E Se Tiradentes Tivesse Triunfado?

 Nossos livros de História já nos cansaram de contar o martírio do Alferes. Já sabemos que ele foi o chefe de uma conjuração que abortou por causa de um traidor, seu principal líder foi enforcado e esquartejado e os seus companheiros, degredados para a África. Contudo, ninguém ainda se deu ao trabalho de perguntar: e se eles tivessem sido vitoriosos? Obviamente jamais se saberia tudo o quanto teria ocorrido acerca do nosso destino como nação, mas não é nenhuma leviandade levantarmos algumas hipóteses e até mesmo deduzir alguns fatos que teriam sido absolutamente consumados. Seríamos, por exemplo, uma nação desenvolvida, como os Estados Unidos, já que um dos ideais dos Inconfidentes era baseado nos da Revolução Francesa que, por sua vez, sofreu enorme influência da independência norte-americana? Ou estaríamos na condição de uma das atuais repúblicas que antes eram colônias espanholas? Seríamos, por exemplo, uma Argentina? Uma Colômbia? Um Paraguai? Uma Venezuela? Um Chile? Ou nada disto? A principal certeza é a de que nunca seríamos um “Brasil” tal qual é o de hoje.

A família real portuguesa jamais teria vindo para cá e, conseqüentemente, nunca teríamos tido aqui a capital do Reino Unido a Portugal e Algarve. Então, poderíamos considerar como praticamente certo que não teria havido uma integração nacional do ponto de vista político, geográfico e lingüístico, desde o Oiapoque até o Chuí, como, de fato, existe agora. Outra conseqüência decorrente desta mesma suposição seria, no mínimo, um atraso enorme do nosso progresso, pois foi graças à vinda do regente portuga que o Brasil passou a contar com inúmeras mudanças importantes, tais como condições comerciais mais favoráveis, criação de escolas como a Academia Real Militar, a Academia da Marinha, a Escola de Comércio, a Escola Real de Ciências, Artes e Ofícios, a Academia de Belas-Artes e dois Colégios de Medicina e Cirurgia, um no Rio de Janeiro e outro em Salvador. Foram também fundados o Museu Nacional, o Observatório Astronômico e a Biblioteca Real, cujo acervo era composto por muitos livros e documentos trazidos de Portugal. Essa última editou obras de vários escritores e traduções de livros científicos.

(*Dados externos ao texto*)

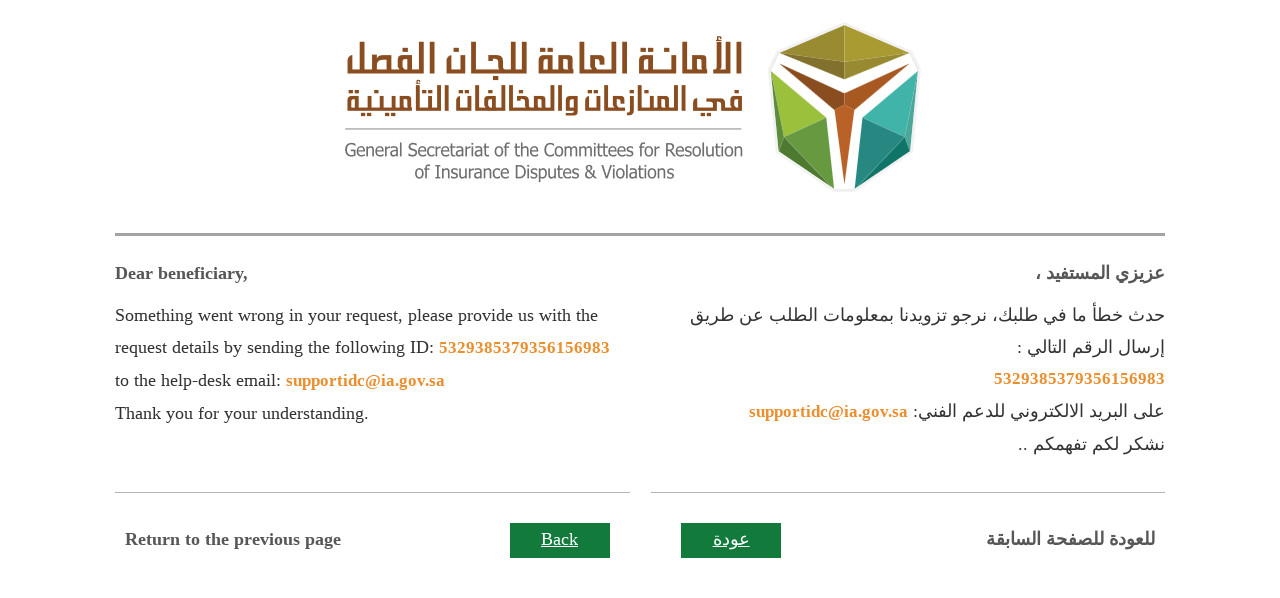

--- FILE ---
content_type: text/html; charset=utf-8
request_url: https://www.idc.gov.sa/ar-sa/Pages/CreateAppointment.aspx
body_size: 44755
content:
<!DOCTYPE html>
<html>

<head>
<meta content="text/html; charset=utf-8" http-equiv="Content-Type">
<meta http-equiv="X-UA-Compatible" content="IE=edge">
<meta charset="UTF-8">
<meta name="viewport" content="width=device-width, initial-scale=1">
<title>الأمانة العامة للجان الفصل في المنازعات والمخالفات التأمينية  | General Secretariat of the committees for Resolution of Insurance Dispute & Violations</title>

<style type="text/css">
	html, body {height:100%;}
	html, body, div, span, applet, object, iframe,
	h1, h2, h3, h4, h5, h6, p, blockquote, pre,
	a, abbr, acronym, address, big, cite, code,
	del, dfn, em, img, ins, kbd, q, s, samp,
	small, strike, strong, sub, sup, tt, var,
	b, u, i, center,
	dl, dt, dd, ol, ul, li,
	fieldset, form, label, legend,
	table, caption, tbody, tfoot, thead, tr, th, td,
	article, aside, canvas, details, embed, 
	figure, figcaption, footer, header, hgroup, 
	menu, nav, output, ruby, section, summary,
	time, mark, audio, video {
	margin: 0;padding: 0;border: 0;font-size: 100%;font: inherit;vertical-align: baseline;}	
	body {margin: 0;padding: 0;}
	article, aside, details, figcaption, figure, footer, header, hgroup, menu, nav, section {display: block;}
	body {line-height: 1;}
	blockquote, q {quotes: none;}
	blockquote:before, blockquote:after,q:before, q:after {content: '';content: none;}
	table {border-collapse: collapse;border-spacing: 0;}
	section label{font-weight:bold;display:block;padding-bottom:10px;color:#575757;}
	section span{color:#ea8e2e;font-weight:bold;font-size:17px;}
	body {font-size:18px;line-height: 32px;color: #333;word-wrap:break-word !important;font-family: "absherFont";}
	p {margin: 0;padding: 0;}
	.container{margin: 0 auto;max-width: 1050px;direction:rtl}
	header {width: 100%;padding: 2px 0;background-color: #FFF;color: rgba(0, 145, 62, 1);margin: 0 auto;text-align: center;border-bottom:3px solid #A3A3A4;}
	.lineGreen{border-bottom:3px solid #136032;padding: 2px 0;}
	.lineGray{border-bottom:3px solid #A3A3A4;padding: 1% 0 0;}
	
	header p {font-size: 28px;}
	.content {float: left;padding: 2% 0px;width: 49%;min-height: 150px;padding-bottom:0px;direction: ltr;}
	.sidebar {float: right;padding: 2% 0px;width: 49%;min-height: 150px;padding-bottom:0px;}
	.content.box{min-height:100px;margin-top:0;border-top:1px solid #b6b6b6;padding:0;margin-bottom:20px;}
	.content.box label{padding:10px;padding-top:30px;float: left;width: 58%;padding-right:0px;}
	.content.box div{width: 38%; display: block;  float: right;}
	.content.box a{float: right;background: #127b3c;margin-top: 30px;margin-right: 20px;width: 100px;text-align: center;color: white;height: 35px;}
	.sidebar.box{min-height:100px;margin-top:0;border-top:1px solid #b6b6b6;padding:0;margin-bottom:20px;}
	.sidebar.box label{padding:10px;padding-top:30px;float: right;width: 58%;padding-left:0;}
	.sidebar.box div{width: 38%; display: block;  float: right;}
	.sidebar.box a{float: left;background: #127b3c;margin-top: 30px;margin-left: 20px;width: 100px;text-align: center;color: white;height: 35px;}
	.separator{width:100%;height:2px;display:inline-block;}
	
@media all and (max-width : 768px) {
	img{width:50%;}
	.content.box{width:100%;}
	.sidebar.box{width:100%; margin-bottom: 0;}
	header {text-align: center;}
	.content {width: 94%;padding: 3%;     text-align: center;border-top: 3px solid rgb(234 234 234);       }
	.sidebar {width: 94%;padding: 3%;text-align: center;}
	.socialMedia {height: 10px;width: auto;}
	span {font-size:9px;}
	header p {font-size: 18px;}
}

</style>

</head>

<body>

	<div class="container">
	    <header class="header" align="center">
	    	<img alt="" src="[data-uri]"> 
			
	    </header>
	    <section dir="rtl" class="sidebar">    
	        <p>
	        <label>عزيزي المستفيد ،</label>
	        حدث خطأ ما في طلبك، نرجو تزويدنا بمعلومات الطلب عن طريق إرسال الرقم التالي : <span style="display:block">5329385379356156983</span> على البريد الالكتروني للدعم الفني:
	        <span>supportidc@ia.gov.sa</span>
			<div>نشكر لكم تفهمكم ..</div>
	        </p>   
	    </section>	
	    <section class="content">                    
	        <p><label>Dear beneficiary,</label>
				Something went wrong in your request, please provide us with the request details by sending the following ID: <span>5329385379356156983</span>  
				<p style="display:block">to the help-desk email: <span>supportidc@ia.gov.sa</span></p>
				<div>Thank you for your understanding.</div>		
			</p>   
	    </section>
                               
	    <div class="separator">
		</div>
			
		<section class="content box">
			<label>Return to the previous page</label>
			<div><a href="javascript:history.back()">Back</a></div>
		</section>
		
		<section dir="rtl" class="sidebar box">
			<label>للعودة للصفحة السابقة</label><div>
			<a href="javascript:history.back()">عودة</a></div>
		</section>
				
	</div>

</body>

</html>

Um outro fato indiscutível: jamais o Brasil teria sido uma monarquia. Isto seria bom ou ruim? Qualquer resposta afirmativa ou negativa seria nada mais do que mero maniqueísmo. Entretanto, pode-se ter uma idéia do que teríamos sido sem o império. A Guerra do Paraguai provavelmente não teria acontecido, pois segundo alguns historiadores ela teria resultado de um capricho de Dom Pedro II contra as bravatas de Solano Lopez. Por outro lado, a fragmentação do território brasileiro em dezenas de republiquetas seria inevitável, simultaneamente com muito derramamento de sangue dos próprios brasileiros. Balaidas, Farrapos e Canudos teriam se disseminado como pólvora por todo o território nacional e, quiçá, perdurassem até os dias de hoje. Dificilmente o Sul, o Sudeste, o Norte e o Nordeste deixariam de ser estados independentes, embora em constantes conflitos entre si. Na opinião de quem escreve este texto – suspeitíssima, diga-se, já que não é historiador nem adivinho – não teríamos tido três séculos e meio de escravidão.

Mesmo descontando-se os fatos importantíssimos determinados pela transmigração da família real para cá e pelo breve reinado de Dom Pedro I (IV de Portugal), se a Conjuração Mineira tivesse vencido, o Brasil de hoje poderia ser qualquer coisa, exceto o que é, de fato, pois de acordo com Mendes Fradique, Dom Pedro II fez tudo durante o seu reinado de meio século — menos a barba.